Similar to a human operator, an advanced machine, such as a robot needs visual context and awareness to make the right decisions and take the appropriate action. The beginning of a sophisticated machine's ability to see is rather straightforward, even though complex technology choices are involved. However, the image recognition is a complex subsystem with essentially all the design elements of an overall system. In the end, all the pieces need to come together for the vision sensing system to meet performance as well as cost and timing goals. As in most cases, the application and design goals dictate the right technology choices.

Looking Ahead

Perhaps one of the greatest limitations to advanced robotics is the vision system, especially when an extensive amount of visual data is collected and needs to be processed in real time. This challenge occurs while compelling needs exist for vision sensors in a variety of manufacturing systems. Market research companies are expecting cumulative annual growth rates of 8% to 9% in the 2015 to 2021 timeframe depending on the market research source.

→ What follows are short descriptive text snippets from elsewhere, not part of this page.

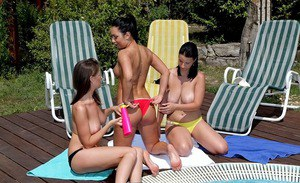 European lesbians having fun feat. Chrissy, Roseline Love and Kendra Star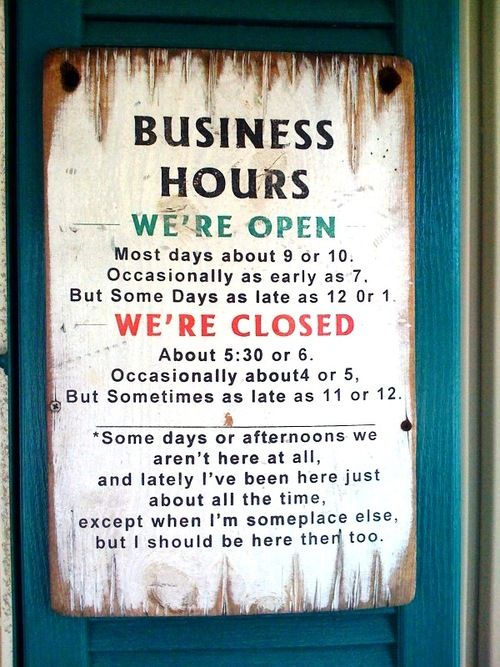 Hours sign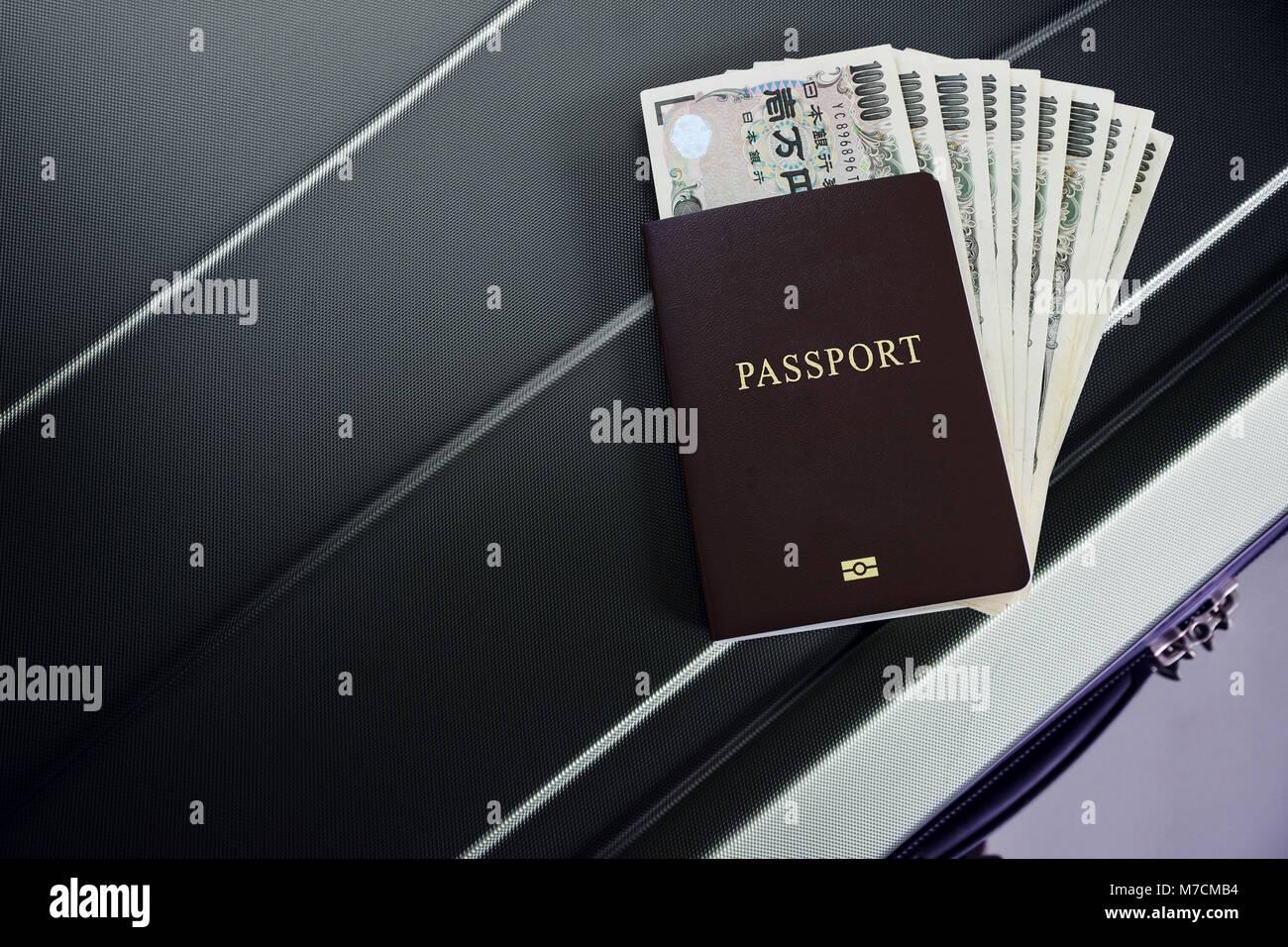 Passport money luggage stock photos passport money for Spa uniform suppliers cape town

According to one recent report, "Machine Vision Market worth 12.50 Billion USD by 2020", "The factors driving the machine vision market are increasing need for quality inspection and automation, growing demand for vision guided robotics system in the manufacturing plants, growing number of regulatory mandates in manufacturing industries, and growing demand for application-specific machine vision systems among the consumers." Thus, increasing automation increases the need for more capable robots and more capable vision systems.

Robots in Action

In fact, robots present some very interesting and diversified examples for application-specific vision systems. Four rather different applications bring out the diversity: humanoid, flying, medical, and plumbing robots.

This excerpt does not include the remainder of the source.